7 thoughts on “The Question of Liability

  1. Liability is exactly what Municipalities thought they were “relieved of” with the passage of the Green Energy Act. The Municipalities were “relieved” to have their Planning Authority for these monsters taken away from them so they could just “blame” the Provincial Government for this rush to destroy our Land and Homes with Industrial expansion of IWT’s on Rural Land.

    I call it being “spineless”….too strong a word?:……tough!

    “Spineless Councils” across Ontario (all 440 of them) never raised one finger to fight on behalf of their constituents to stop this Green Energy Act when given the chance to speak up!

    When all is said and done, not only are the Landowners who signed these leases, liable for damages, but the “shady” Wind Reps who sold them the idea and paid them to shut up are liable and the Provincial Officials who sanctioned this Scam are liable and the members of Councils across Ontario are liable for damages!

    Liability should have no bounds here and all involved should eventually be held accountable!

  2. The land owners should indeed be very careful about what is included in their leases to wind turbine operators.

    There may be some leases with turbine operators that include sharing in any profits from the sale of the electricity. So they have become partners with the turbine operators.This may also include “free” electricity from the turbines. So both parties could be responsible for damages.

    If it just a regular/simple lease/rent agreement of the land with the turbine operator then the turbines built on that leased land belong to the tenant as agreed to by both parties to the lease. Only the land is leased with an agreed rental price per year. No profit sharing but the land owner does agree to having turbine/turbines constructed on the property.

    The land owner unless agreed to does not provide insurance for the tenants property.

    The question the courts will have to decide is if only one party to a simple lease is responsible or are both parties responsible for any damages done by the presence of the turbines in the case of a simple lease agreement.

    Property is often leased for construction of commercial or industrial buildings or structures.
    There should be plenty of case law as to which party to the lease is responsible for any damages from the constructed property on the leased land.

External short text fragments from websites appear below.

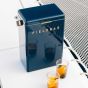 Fieldbar Drinks Box - Sea Boat Blue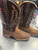 Used Unbranded Mens Boots 10 60003-S000877428 View 1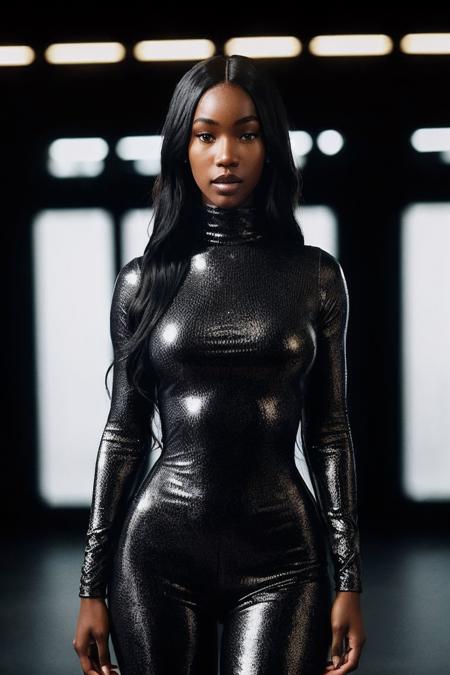 Mariama Diallo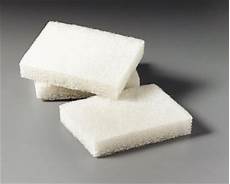 Scrub Pad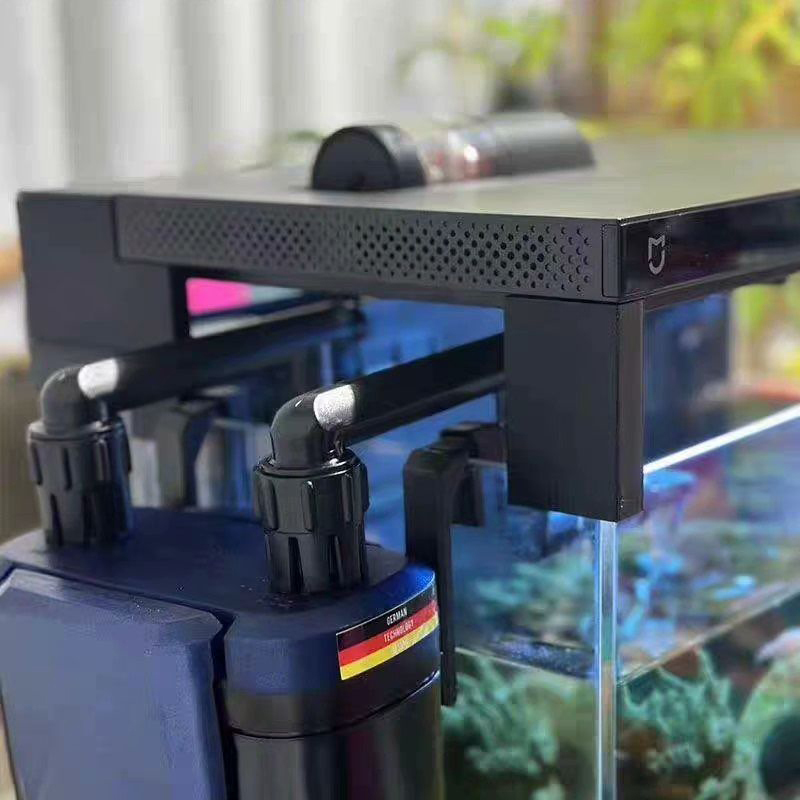 Standable Lid Riser Bracket Se - Xiaomi Aquarium Fish Tank recension och pris
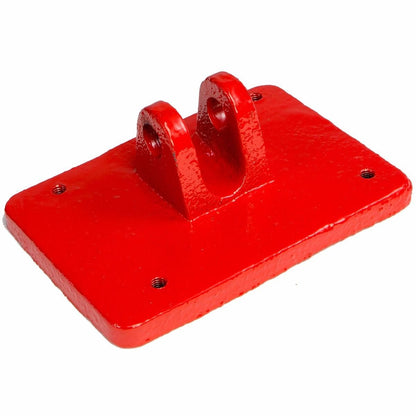XtremepowerUS 8 Ton Air/Hydraulic Long Ram Jack Piston Ram Air Pump Cherry Crane Shop Engine Hoist Lift, Engine Lifts, Garage/Shop Cranes, Mechanical & Farm Applications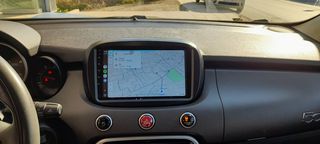 Οθόνη Android Fiat 500X 2017-thumb-2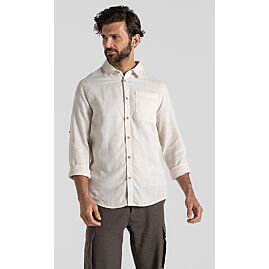 CHEMISE ALEXIS LONG SLEEVED SHIRT M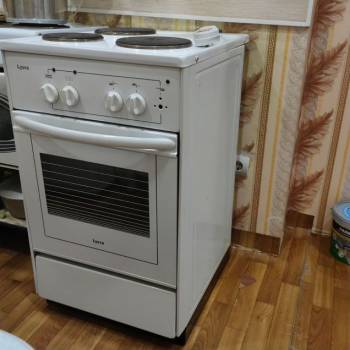 Продается 1-комнатная квартира, 33,6 м²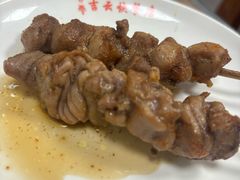 -吉云馄饨(桑梓路店)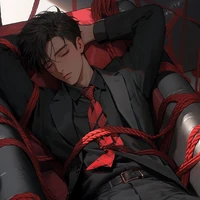 ไค,พ่อนายเอก,ดยุก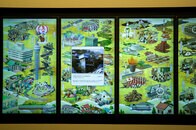 何時間でも思い出に浸れる、90年の放送史を詰め込んだミュージアム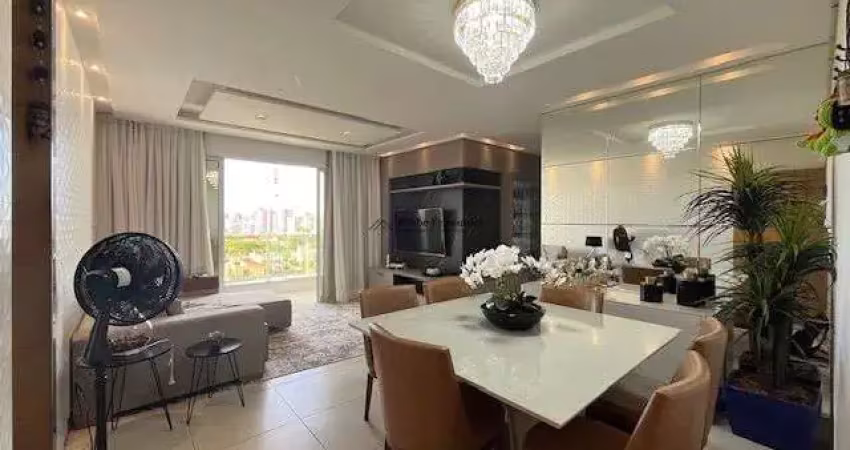Lindo apartamento à venda  no bairro de Intermares, Cabedelo/PB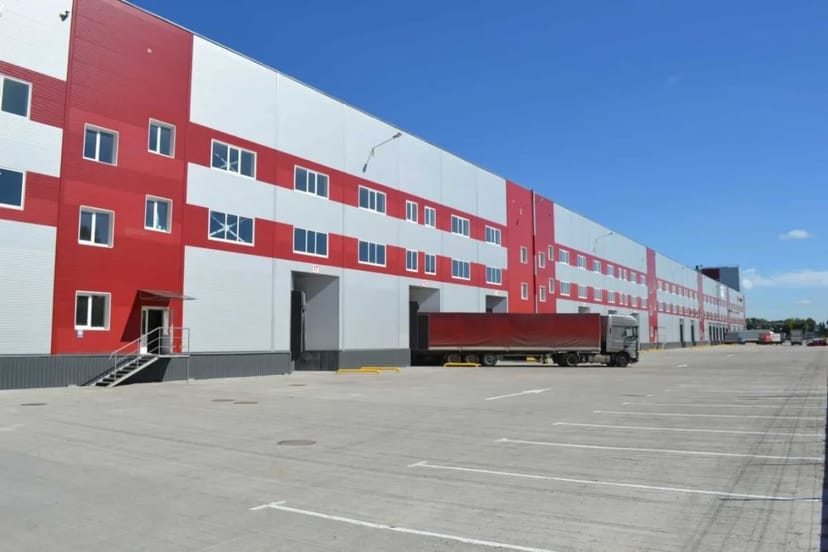 Довгостроково складське приміщення Бучанський, Вишневе, Київська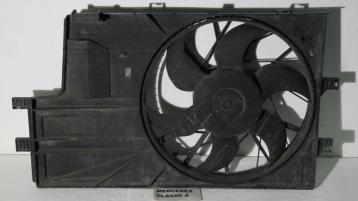 A1685000193 a1685050155 mercedes classe a 160 ventola motore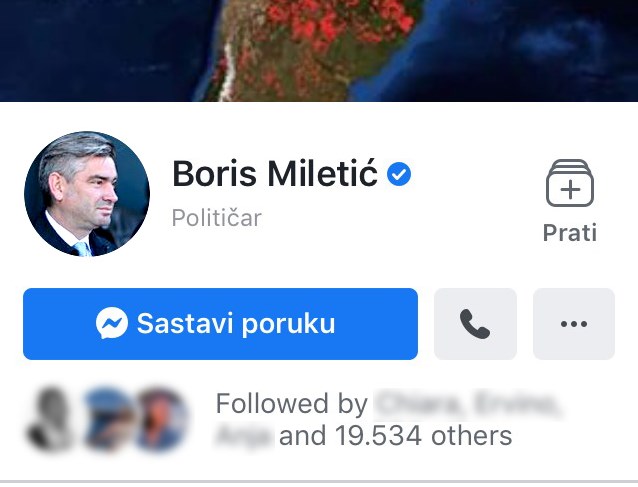B. PETROVIĆ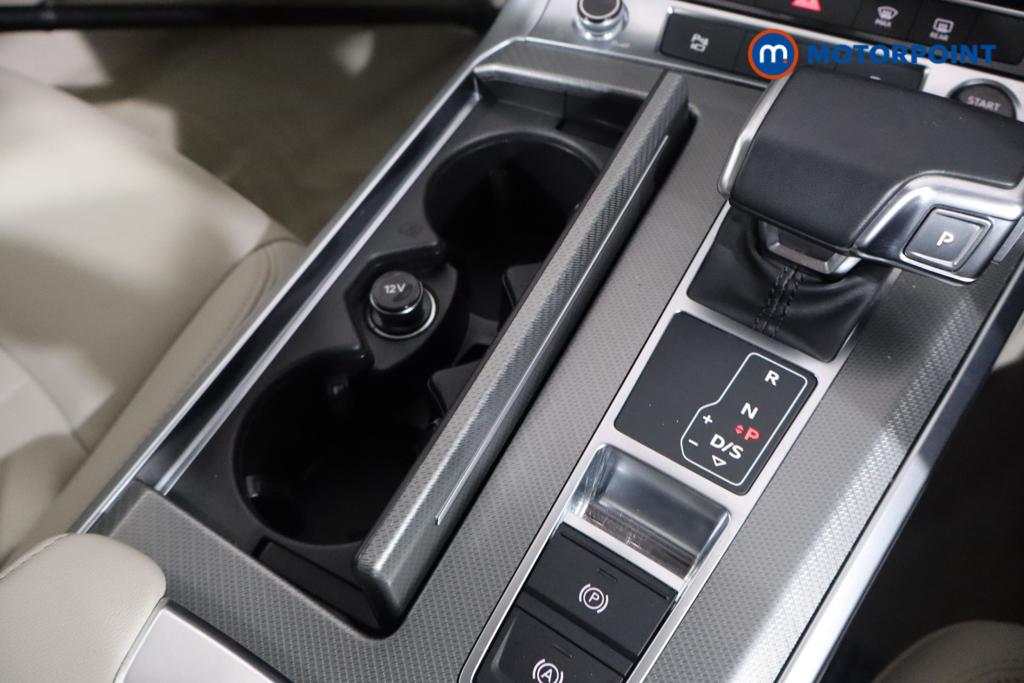 Audi A6 Sport Automatic Petrol Saloon - Stock Number (1586161) - 8th supplementary image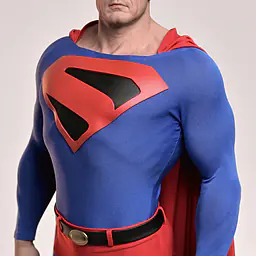JND - Superman 23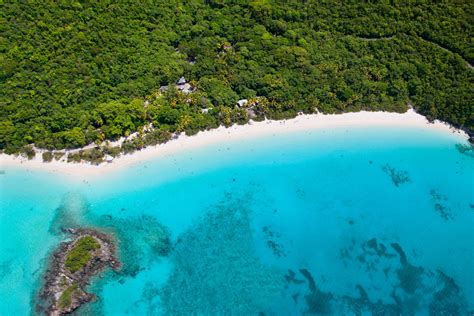 The Best Snorkeling Spots On St. John, USVI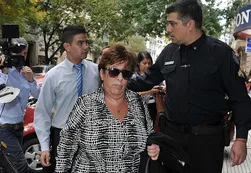 Ratifican a Fein en la investigación por el caso Nisman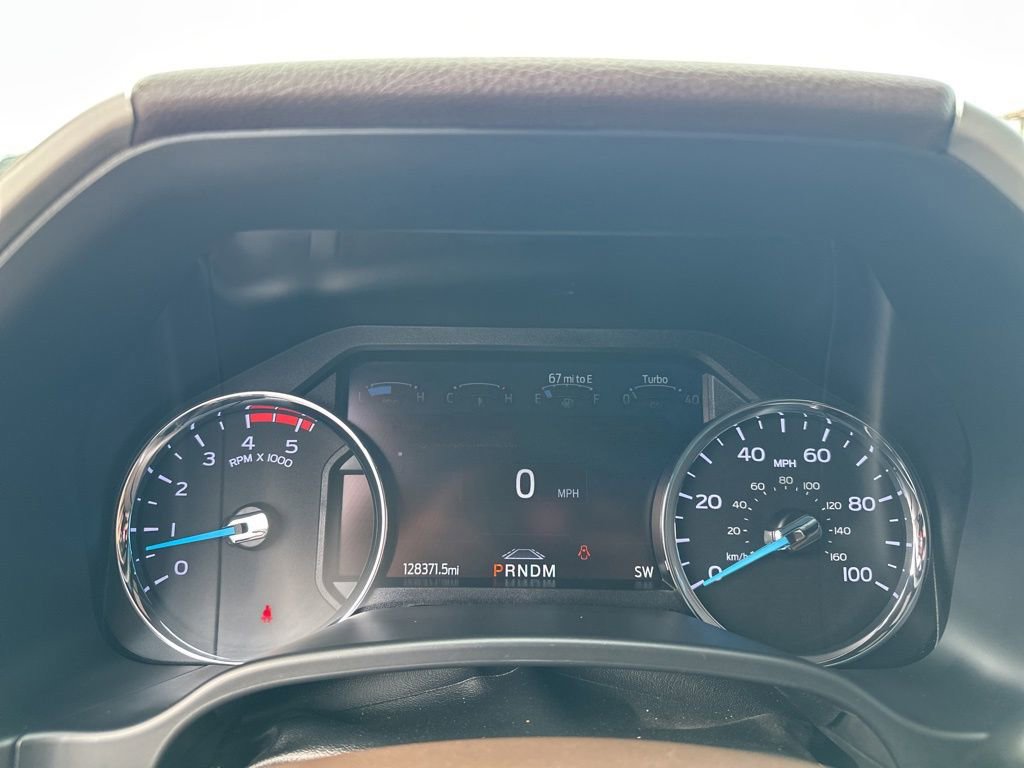 Used 2021 Ford F250 King Ranch w/ King Ranch Ultimate Package image 23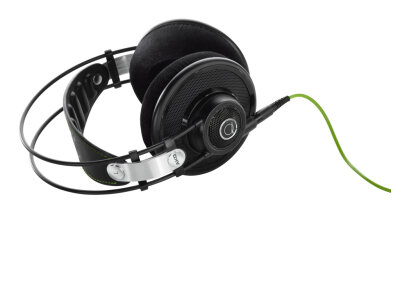 AKG Q701 Quincy Jones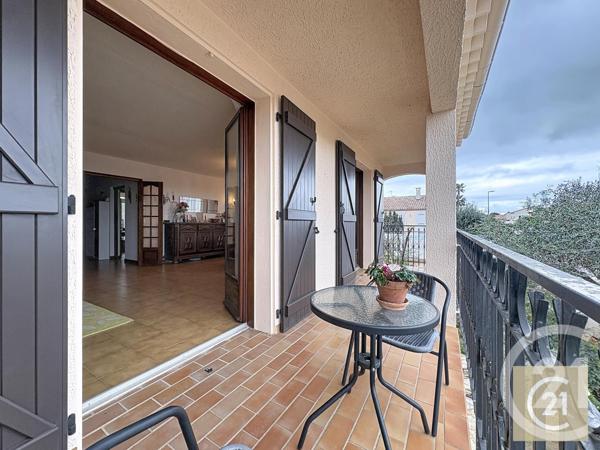 Maison à vendre  6 pièces - 143,65 m2 BEZIERS - 34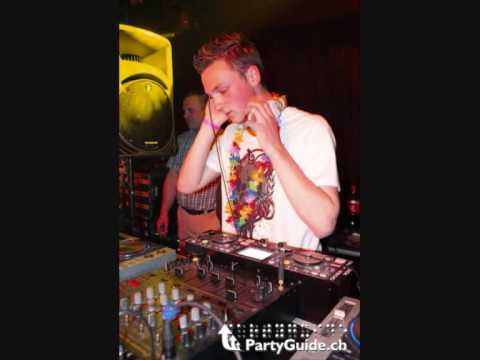 DJ M2J - MinimaLectro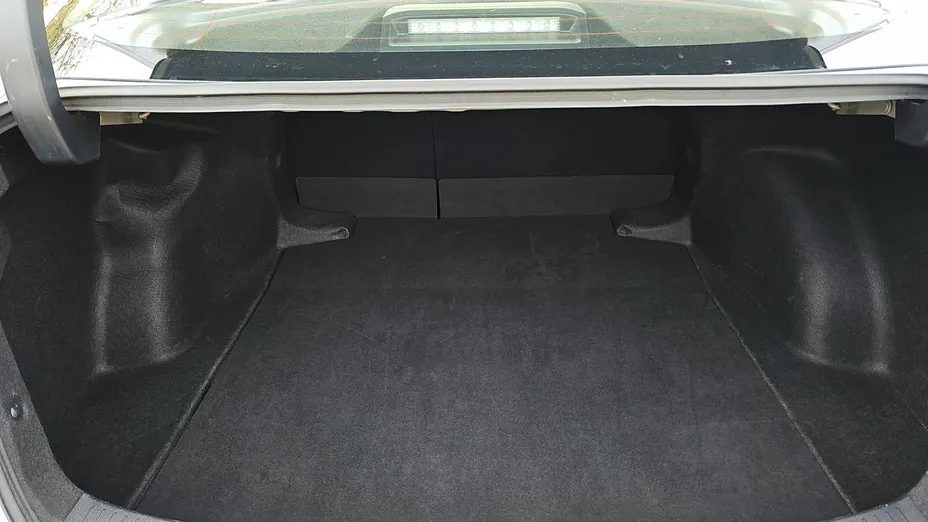 TOYOTA Corolla Corolla 1.5 Comfort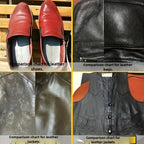 Esponja Mágica de Polimento – Renove Sapatos, Bolsas e Jaquetas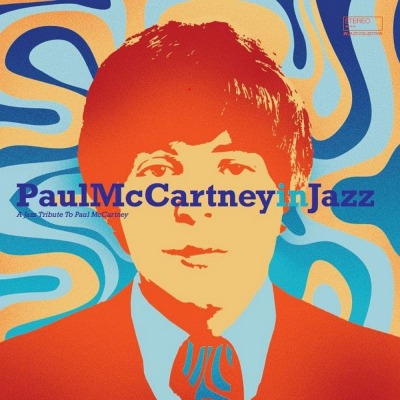 폴 매카트니 Paul Mccartney In Jazz (LP)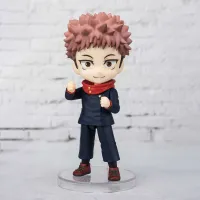 TAMASHII NATIONS Yuji Itadori - Jujutsu Kaisen - photo 2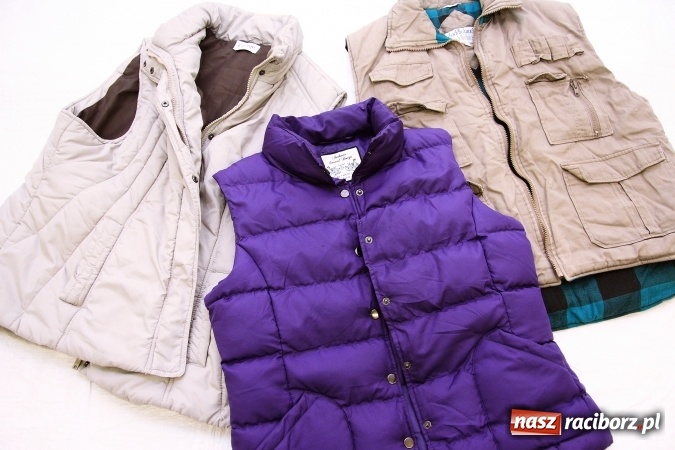 Zdjęcie w galerii na portalu naszraciborz.pl: ROBAN. Nocne szperanie w jesiennym klimacie wiadomości z regionu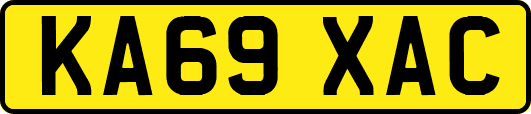 KA69XAC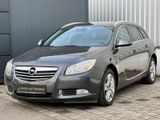 Opel Insignia A Sports Tourer "Design Edition" - Opel Insignia: Sports Tourer Design Edition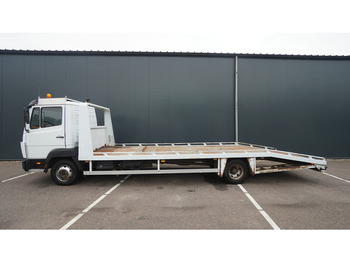 Грузовик MERCEDES-BENZ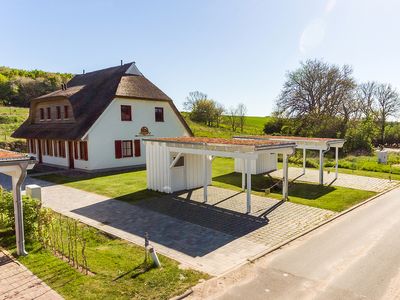 Ranzow - Designhaus Freyh II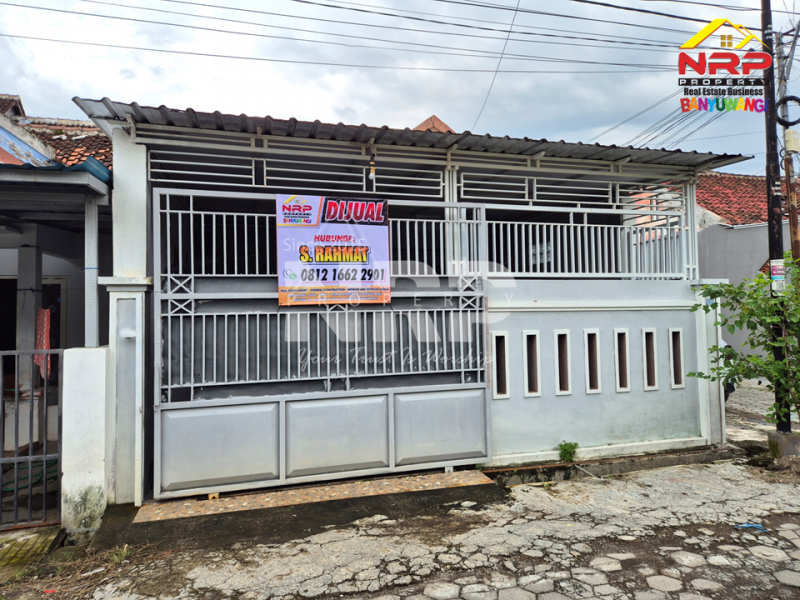  Dijual Rumah Hook Minimalis di Sobo - Banyuwangi   Dijual Rumah Hook Minimalis di Sobo - Banyuwangi  ? Dijual Rumah Hook Minimalis di Sobo - Banyuwangi&nbsp;
Lokasinya premium&mdash;dekat pusat kota, sekolah, dan fasilitas penting lainnya.
Cocok untuk NRP BANYUWANGI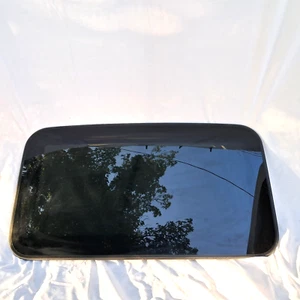 2005 INFINITI FX35 Sunroof Glass Assembly 2003-2008 FX45 - Bild 1 von 17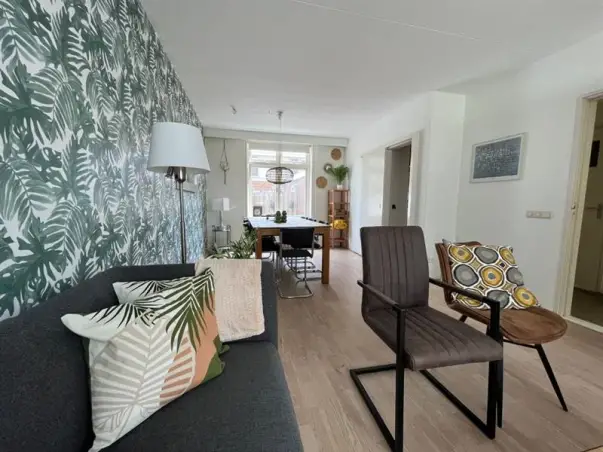 Appartement te huur aan de Boulevard Ir de Vassy in Egmond aan Zee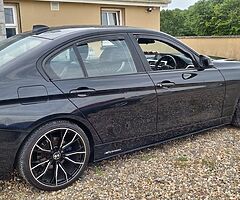 132 bmw f30 320d - Image 8/10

    Would think that smart land owners would have the liability issues in writing.

  3. Barbara:

    You always raise interesting points. My first reaction — even knowing what I conclude with here was one of doubt. Then I reviewed the legal definition.

    For anyone who doubts her caution… read this…
    http://legal-dictionary.thefreedictionary.com/partnership

    In summary a Partnership is a relationship — it is not a legal document.

  4. Caution – IANAL

    Although the term “lease” is almost always used to describe these arrangements, legally I think they are not leases, but rather a license.

    I don’t think that makes any difference as far as liability goes, however. In my conversations with an insurance agent it seems the insurance industry doesn’t quite know how to handle this.

    One thing is clear – a licensor (the landowner) would almost certainly be named in any lawsuit. A typical license agreement might call for the licensee (the developer) to maintain just one million in coverage. Certainly that’s not enough for any number of plausible occurrences.

    Any real lawyers out there, who might chime in?

  5. Wayne:

    I think they are leases and it would not likely be treated seriously to all them otherwise. You can always try… 🙂 Not sure of any different treatment under the law as both would fall under contract law and the civil code.

    Now the second that there is a finding that Wind Turbine noise or infra-sound can cause injury or illness — it gets more interesting.

    Patience…

  6. One has to know what exactly is in the lease agreements to be more explicit about this.

    Insurance would not be written on just bare land but is on any structures on the land. It is assumed that the land itself would not be destroyed except under unusual circumstances.

    Can also be obtained for livestock and crops.

    You also need to know if this is also a partnership or partnership with limited liability agreement.

    Lots of contract law can be involved in these agreements with wind turbine companies.